- TASK GOAL -
Show each line of the entries below that contains the word "bucket", reproducing those lines in full.

- INFORMATION PROVIDED -
* begin *

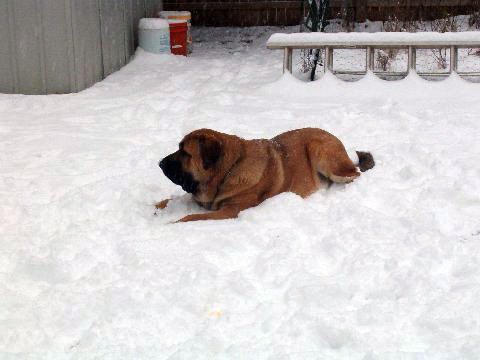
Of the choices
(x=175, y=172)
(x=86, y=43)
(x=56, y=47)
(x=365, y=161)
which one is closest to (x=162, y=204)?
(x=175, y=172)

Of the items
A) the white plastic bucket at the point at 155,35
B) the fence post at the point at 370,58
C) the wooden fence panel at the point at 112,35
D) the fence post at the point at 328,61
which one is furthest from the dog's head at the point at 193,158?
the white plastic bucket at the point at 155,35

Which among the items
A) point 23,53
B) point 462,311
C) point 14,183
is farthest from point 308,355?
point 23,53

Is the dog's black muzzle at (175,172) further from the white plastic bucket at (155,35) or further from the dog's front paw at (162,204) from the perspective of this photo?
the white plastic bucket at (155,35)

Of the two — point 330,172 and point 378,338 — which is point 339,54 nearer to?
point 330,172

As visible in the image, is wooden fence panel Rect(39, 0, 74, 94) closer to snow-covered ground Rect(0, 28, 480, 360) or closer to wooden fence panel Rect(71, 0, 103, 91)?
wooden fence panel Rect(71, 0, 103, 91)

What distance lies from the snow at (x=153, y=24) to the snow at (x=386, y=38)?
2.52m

* end *
* begin *

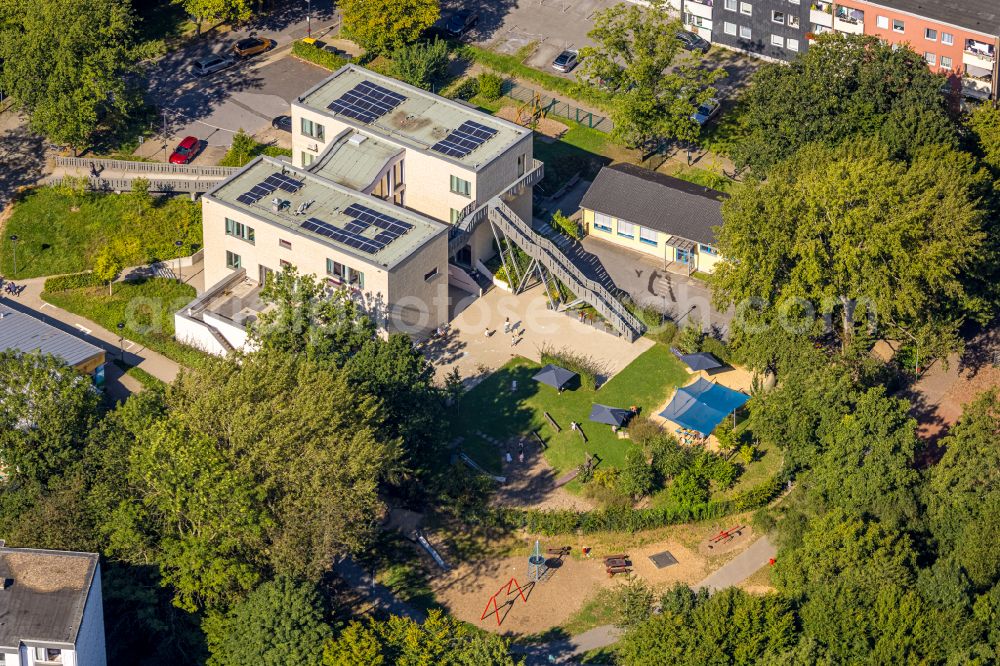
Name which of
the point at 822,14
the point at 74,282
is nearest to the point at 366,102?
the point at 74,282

* end *
* begin *

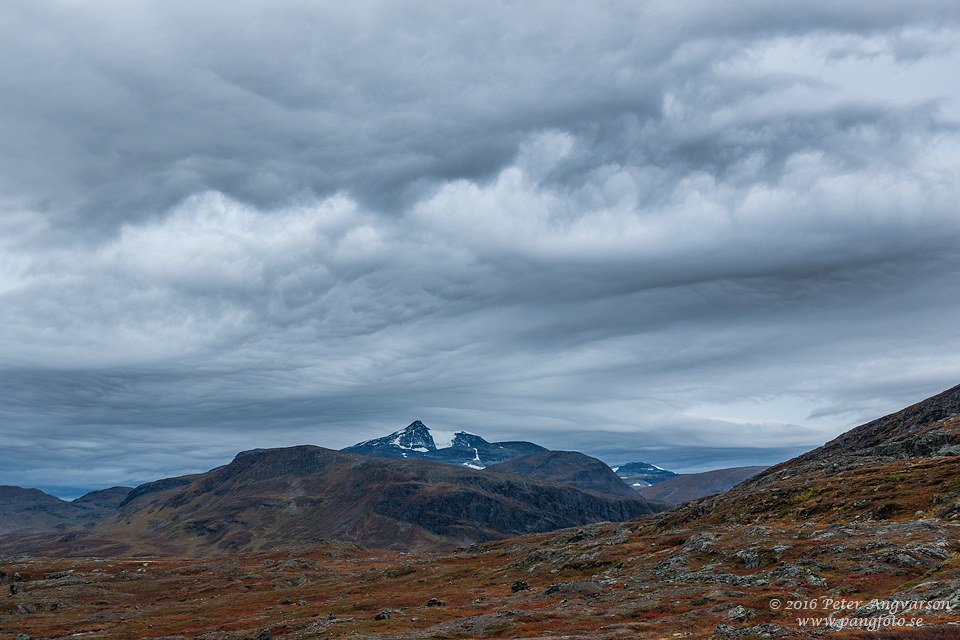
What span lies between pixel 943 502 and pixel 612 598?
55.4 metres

* end *

- RESULT OF THE EXERCISE -
A) the white plastic bucket at the point at 155,35
the white plastic bucket at the point at 155,35
Is the dog's black muzzle at (175,172) further from the white plastic bucket at (155,35) or further from the dog's front paw at (162,204) from the perspective of this photo?
the white plastic bucket at (155,35)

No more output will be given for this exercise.